START Excerpted data
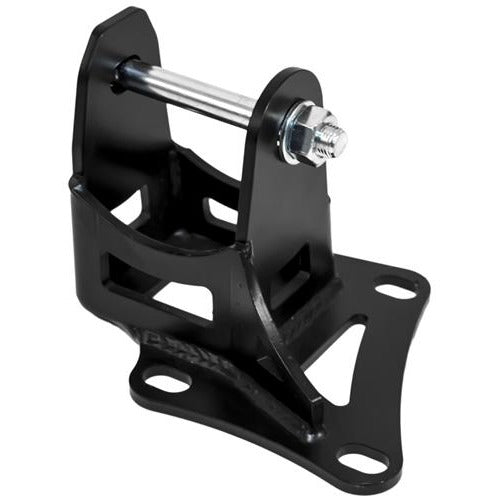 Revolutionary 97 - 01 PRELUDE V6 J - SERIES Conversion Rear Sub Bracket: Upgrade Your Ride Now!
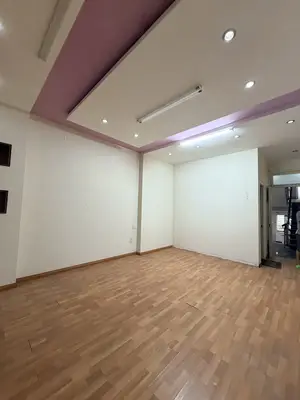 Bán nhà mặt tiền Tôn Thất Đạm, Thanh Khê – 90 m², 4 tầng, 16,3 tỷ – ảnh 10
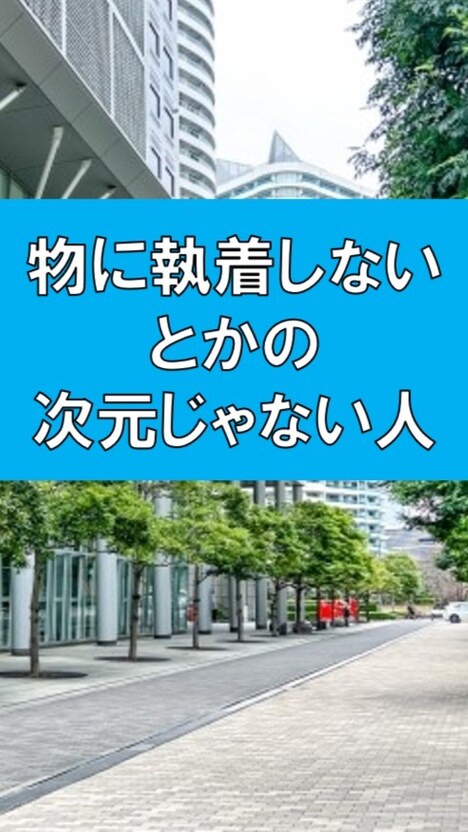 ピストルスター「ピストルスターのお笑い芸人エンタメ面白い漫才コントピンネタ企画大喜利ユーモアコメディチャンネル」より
END Excerpted data
START Excerpted data
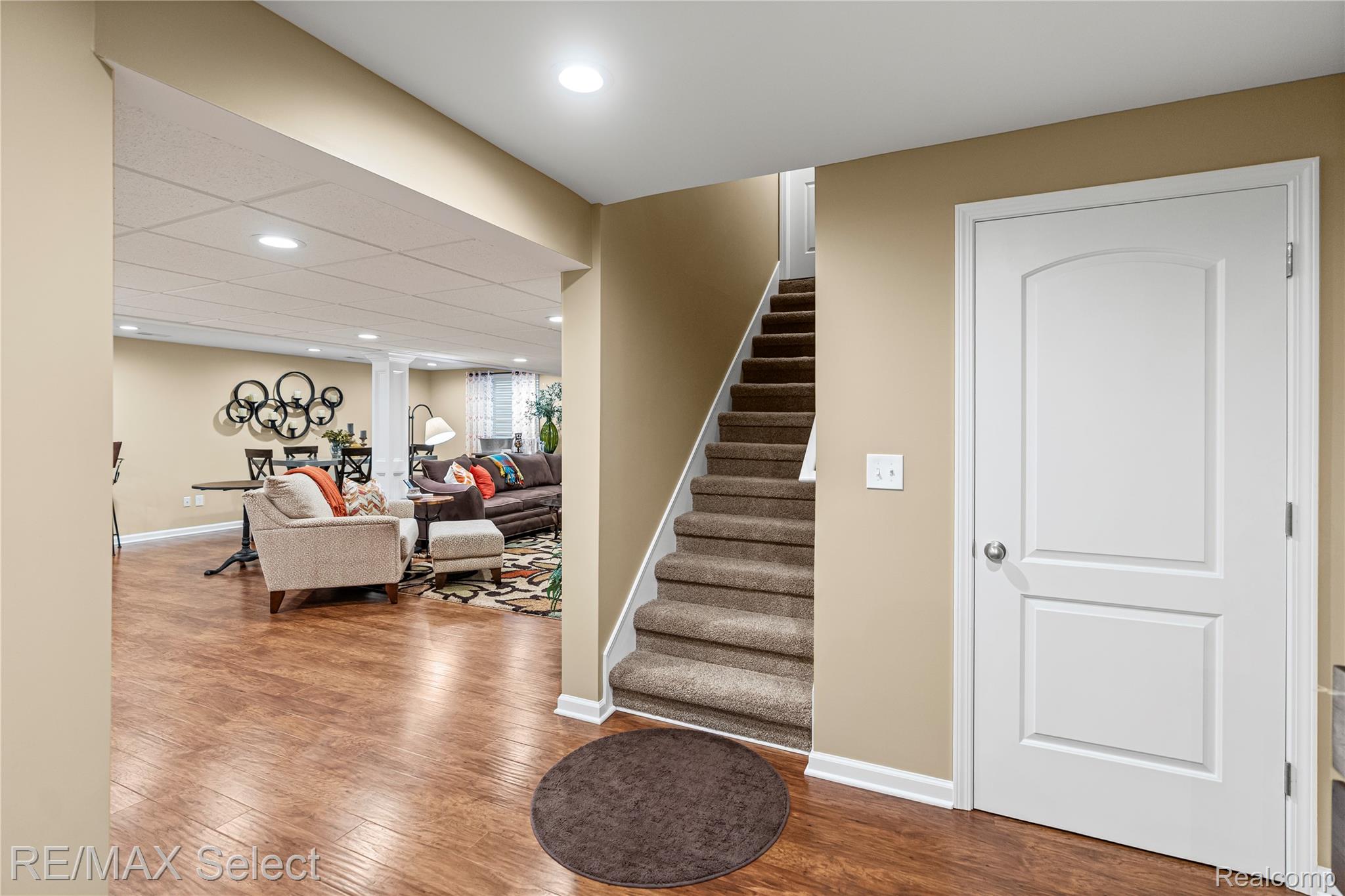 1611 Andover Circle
END Excerpted data
→ **Brief**
I would like the exact lines from the data above, starting with the one that holds "Revolutionary 97 - 01" and going on through the one that holds "ピストルスター「ピストルスタ", without the pictures.

→ **Exercise answer**
 Revolutionary 97 - 01 PRELUDE V6 J - SERIES Conversion Rear Sub Bracket: Upgrade Your Ride Now!
 Bán nhà mặt tiền Tôn Thất Đạm, Thanh Khê – 90 m², 4 tầng, 16,3 tỷ – ảnh 10
 ピストルスター「ピストルスターのお笑い芸人エンタメ面白い漫才コントピンネタ企画大喜利ユーモアコメディチャンネル」より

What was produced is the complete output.